Friday, August 23, 2013

Oracle Latches and Mutexes

www.oracleinaction.com

LATCHES
  If there is not enough memory (no single chunk of free memory large enough) to create a new object in the library cache, Oracle uses LRU algorithm to delink objects  from their hash chains list— which means picking two existing objects that currently point to each other, setting the forward and backward pointers in the new object to point to them, and then modifying the backward pointer on one object and the forward pointer on the other object to point to the new object.
    Hash buckets               Hash chains
         H1             S1 <-> S2 <–> S5 <–> S9
                            ^                                 ^
                            |___________________|
         H2             S3 <–>  S8
                            ^           ^
                            |_______|
         H3             S4  <–>  S6
                           ^            ^
                           |_______|
         H4             S7
For example, if user issues a statement S10 which hashes to same value as bucket H2, following steps need to be taken :
- set forward pointer of S10 to S8
- set backward pointer of S10 to S3
- set forward pointer of S3 to S10
- set backward pointer of S8 to S10
so that finally hash bucket H2 looks like:
        H2             S3  <–>  S10 <–> S8
                          ^                          ^
                           |_______________|
    Consider a scenario. User1 issues statement S1, finds out that it belongs to hash bucket H1. At the same time, another user User2 needs to load another object for which the  object S2 in the bucket H1 needs to be aged out. User2 will need to delink S2 from bucket H1 for which he will
  – set forward pointer of S1 to point to S5
  – set backward pointer of S5 to point to S1
  – set forward/backward pointers of S2 so that it is attached to memory free list.
so that finally hash bucket H1 looks like:
        H2             S1 <–> S5 <–> S9
                          ^                       ^
                          |______________|
and S2 is linked to doubly linked list of free memory.
If both the users are allowed to access the contents of the hash bucket H1 at the same time, user1 will scan the doubly linked hash chain and  could end up following a pointer to an object user2 has just discarded (S2) because user2 hadn’t yet time to correct both the pointers of S2. Somehow oracle has to ensure that a user can’t modify the linked list if another user is walking it and vice versa.
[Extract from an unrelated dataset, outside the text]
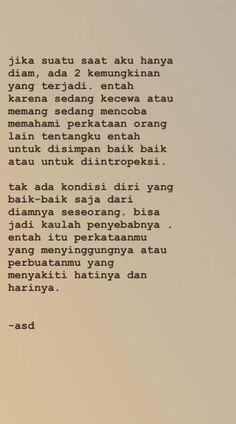 Pin Oleh Dani Dani Di Self Reminder Di 2020 Kata Kata Motivasi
  That is where oracle latches come into picture. Latches are simple, low-level serialization mechanisms to protect shared data structures in the System Global Area (SGA).Latches eliminate problems that would appear if multiple processes were allowed to modify shared memory simultaneously. A server or background process acquires a latch for a very short time while manipulating or looking at one of these structures.
  Shared Pool Latch is used to protect and achieve the concurrency in Shared Pool.  Multiple hash buckets are protected by one latch so that whenever a process wants to search for an object in a hash bucket, it has to first obtain the latch protecting the bucket, walk the linked list, do whatever it needs to do with the object if it finds it, and then drop the latch. If another user wants to walk a hash chain protected by the same latch, he will wait until the first user has dropped the latch. This gives rise to latch contention.
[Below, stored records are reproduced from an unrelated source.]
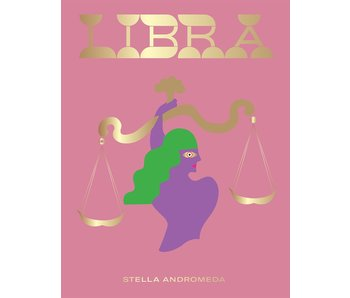 Seeing Stars Libra Book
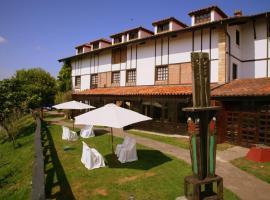 Hotel Colegiata, hotel en Santillana del Mar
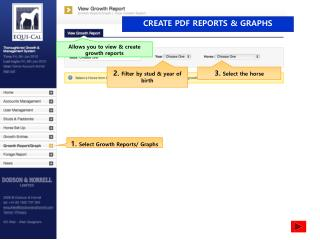 CREATE PDF REPORTS & GRAPHS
                             LATCH CONTENTION – LOCKS AND PINS
  Latch contention occurs because a latch is held for too long, or because demand for the latch is too high, or both.
There are three important aspects, then, of latch contention:
   • No. of different latches are covering the library cache — If number of latches are more, less no. of buckets will be protected by one latch and hence you are less likely to collide with someone who needs to walk a linked list covered by the latch you want; on the other hand, the more latches you have, the more work you may have to do in some form of maintenance, reporting, or garbage collection.
   In  shared pool architecture  there are a fixed number of hash buckets (that grow to the next level as needed) protected by a fixed number of library cache latches .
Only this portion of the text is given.